Registrars will sell Internet addresses ending in the suffixes .com, .net, and .org. Network Solutions, based in Herndon, Va., has held a monopoly as the sole registrar contracted by the government for domain names since 1993.
NSI said in its comments that the guidelines were preliminary and "not authoritative and not to be relied upon by any party." In addition, the company announced Tuesday a public offering of 4.5 million shares held by Science Applications International at $170 a share.
Although NSI will no longer be the exclusive registrar of online names, it will be one of the competitors and has built alliances with Internet service companies, domain name resellers, and site builders.

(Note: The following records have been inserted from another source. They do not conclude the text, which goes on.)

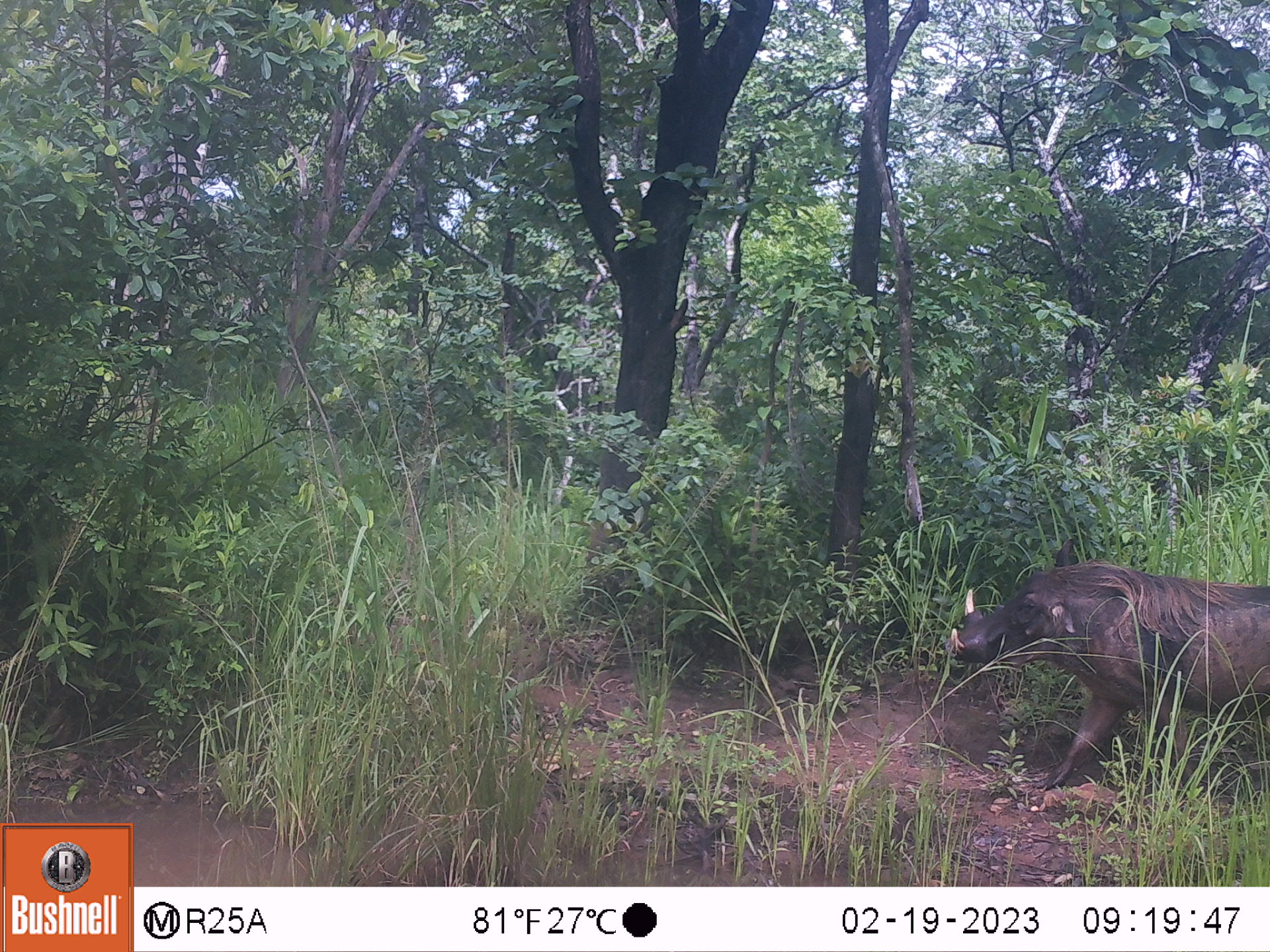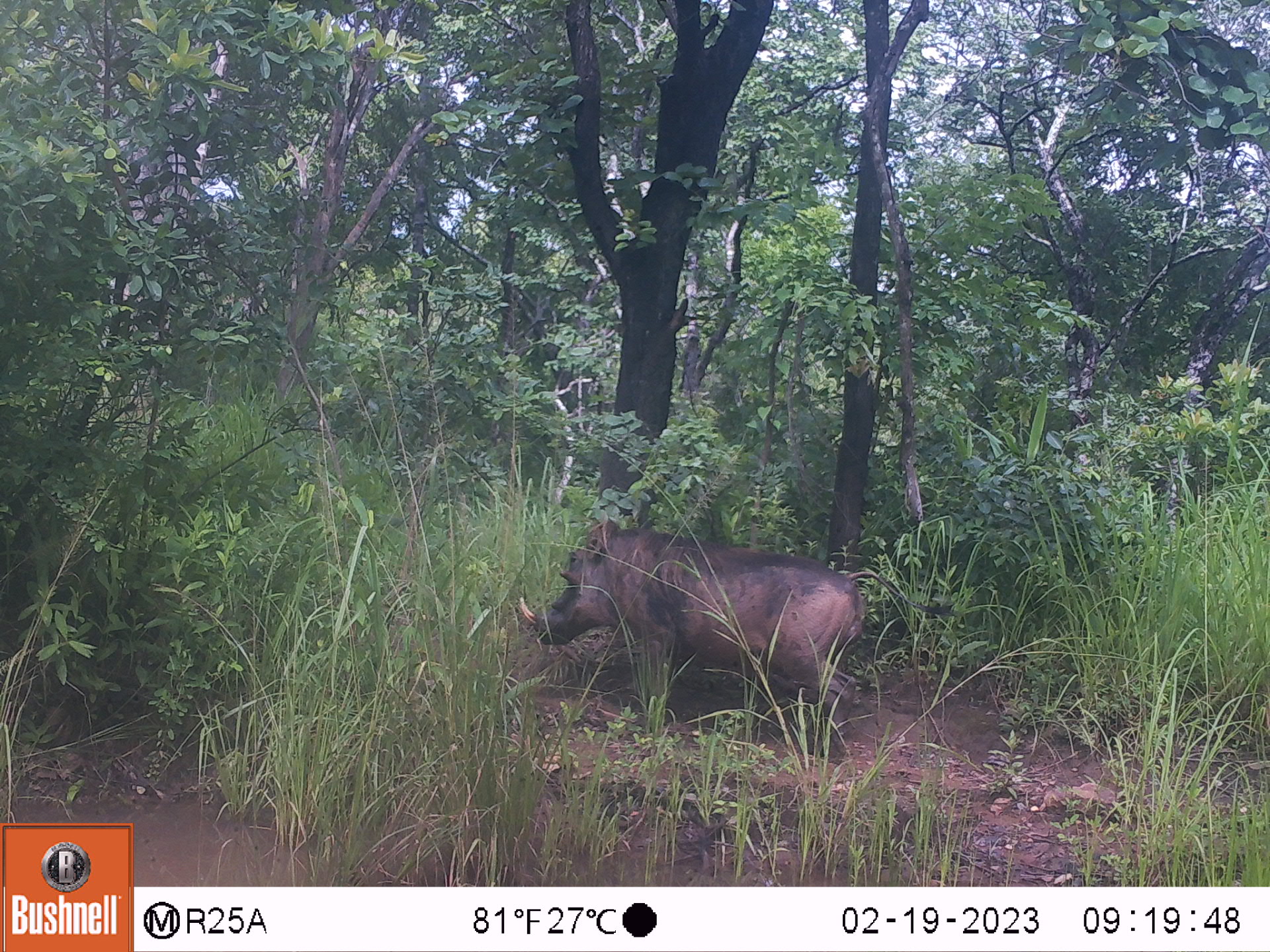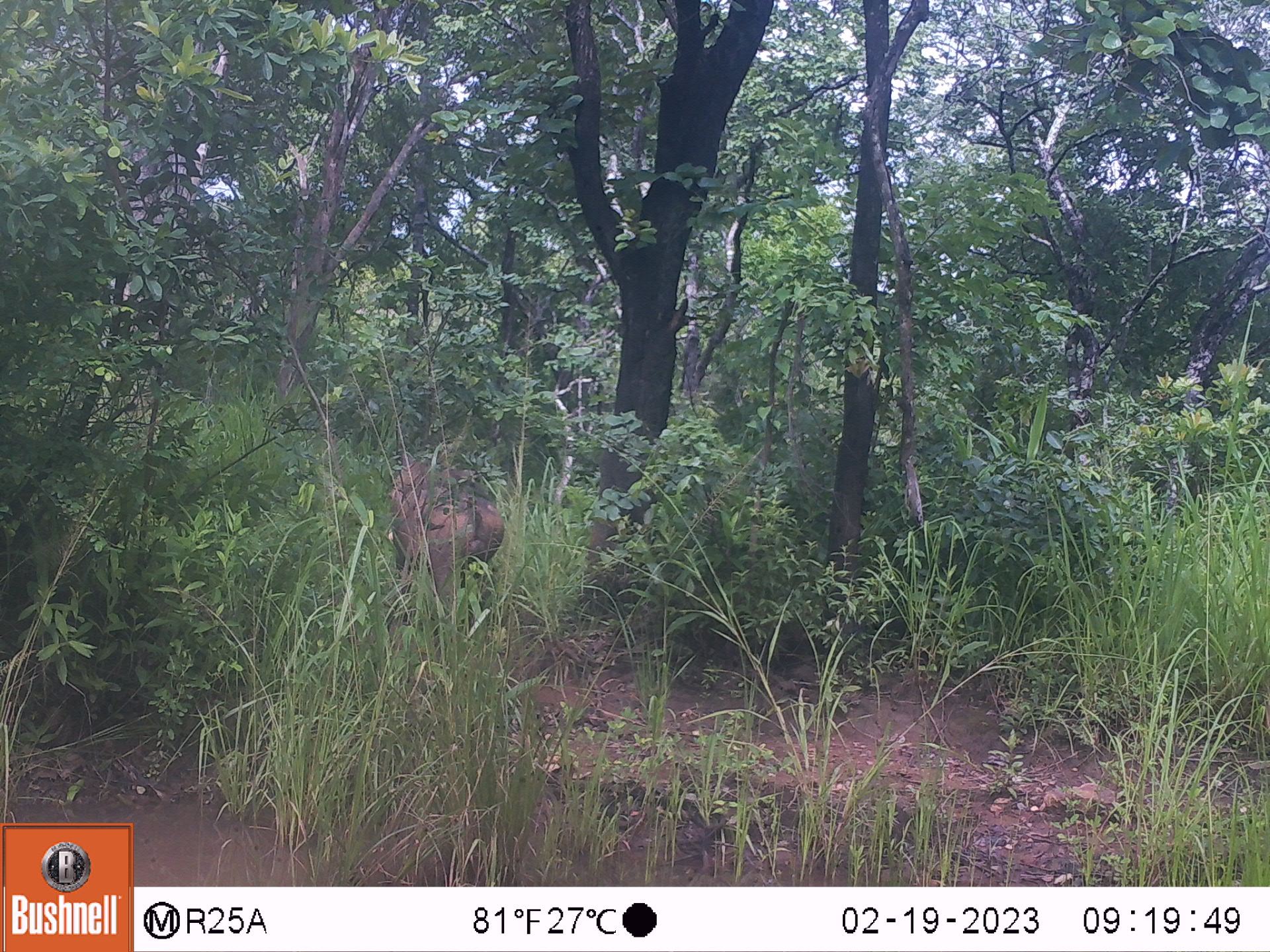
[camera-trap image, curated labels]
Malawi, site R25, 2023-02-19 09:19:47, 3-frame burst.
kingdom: Animalia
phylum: Chordata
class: Mammalia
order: Artiodactyla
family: Suidae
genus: Phacochoerus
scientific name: Phacochoerus africanus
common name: common warthog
Common warthog (Phacochoerus africanus), count 1.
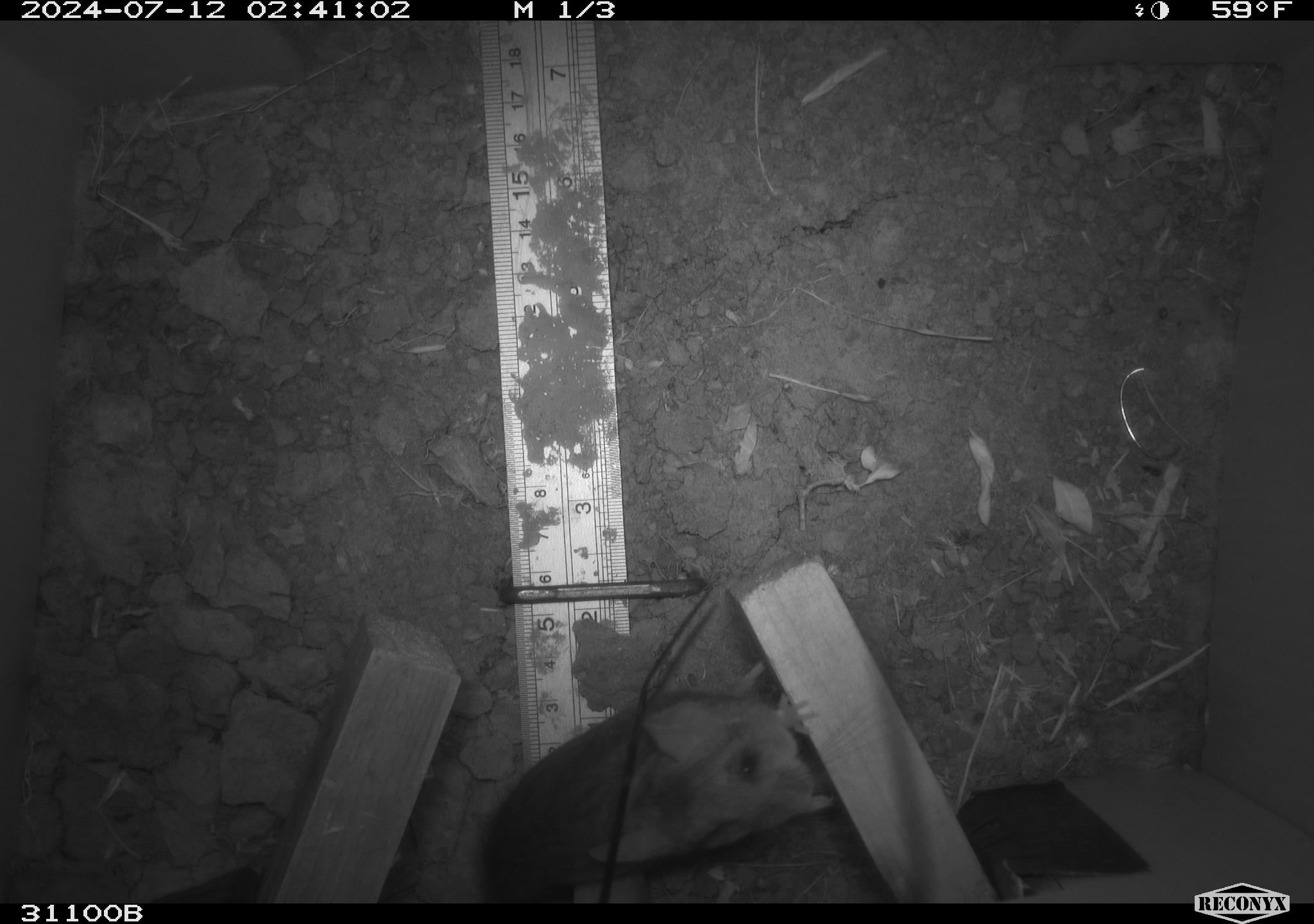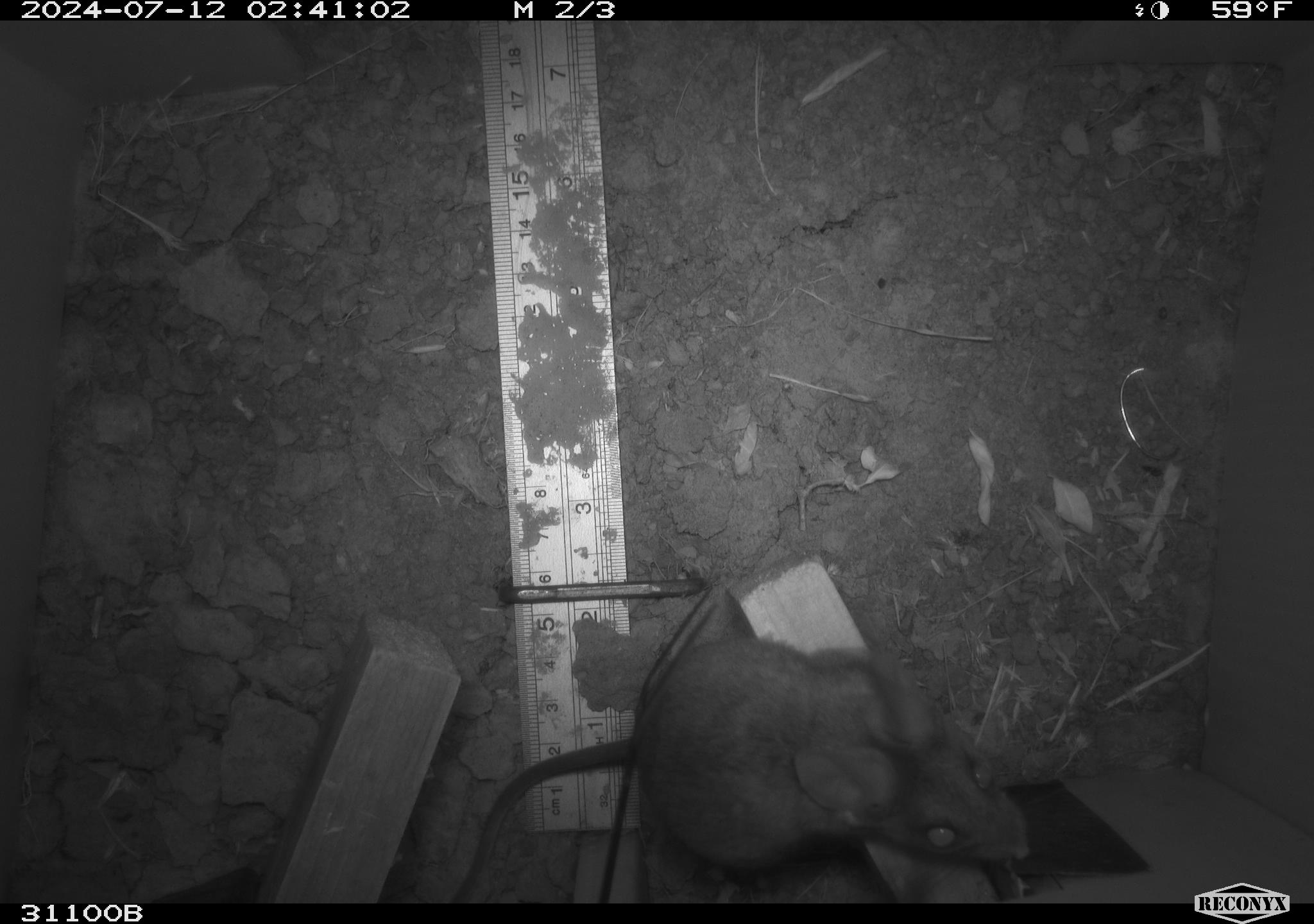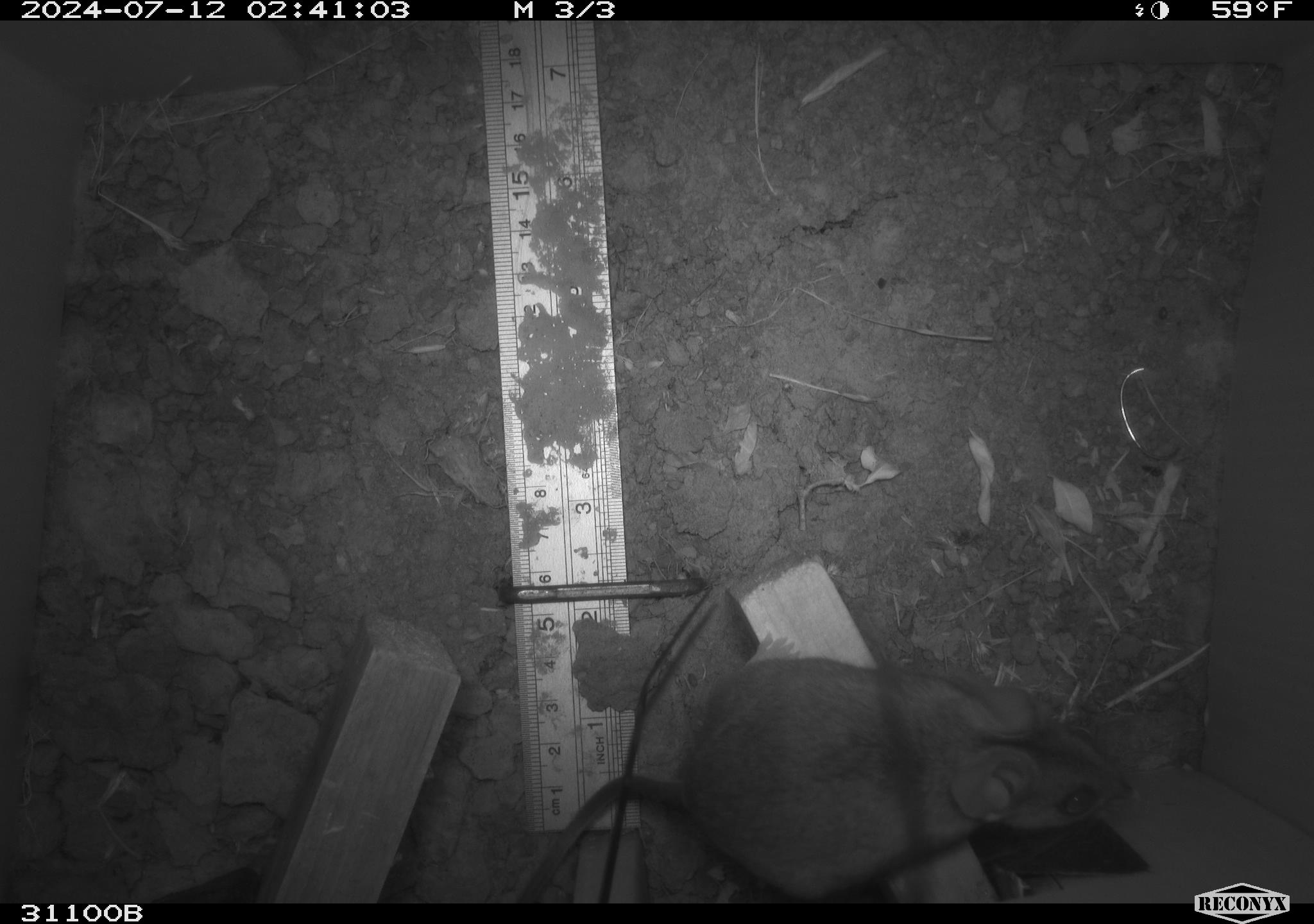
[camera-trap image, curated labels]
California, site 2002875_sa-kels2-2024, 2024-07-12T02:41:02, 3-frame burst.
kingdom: Animalia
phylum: Chordata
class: Mammalia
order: Rodentia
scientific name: Rodentia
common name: rodent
Rodent (Rodentia).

ICANN, which seeks public comment through March 3 on 50 questions related to the shared registry rules, will choose five registrars in April to test the system for two months through June before further market opening.
Controversy over the guidelines for competition is expected, said Esther Dyson, interim chairwoman of the ICANN board and chairwoman of EDventure Holdings. "We recognize that implementing changes in the domain name system will be a contentious issue. The point is to make the transition fair, and the results fair," she said.
NSI, which will open its Internet-address database to the five test companies, will continue its assigning operations during the test period. It will share its registry with the five competitors when the testing phase is complete at prices agreed upon by the U.S. government and NSI.
ICANN's goal is to create a stable but competitive market for domain name registration, Dyson said.
The proposed rules set financial, technical, fraud protection, and intellectual-property rights standards. Competitors will have to have at least $100,000 in available capital and $500,000 in liability insurance.
Under the guidelines, the new competitors are to make registration of addresses easy and let customers change registrars without disruption of service. To encourage applicants, great care has been taken to avoid setting needlessly high standards or pointless arbitrary thresholds, the proposal said.
Selection of the five test competitors will be based on the applicants' technical and business capabilities and willingness to commit the required resources. ICANN said it will consider how an applicant would promote competition, expand geographic diversity, and accommodate alternative business models and types, such as banks or ISPs.
Test candidates must pay a $2,500 application fee. ICANN could use a lottery to make final selections, Dyson has said.
The U.S. government has slowly separated itself from administration of the Internet, pushing online groups toward self-governance and competition for domain names, despite significant disagreements among Internet stakeholders. The administration began transferring Internet administration in December to ICANN.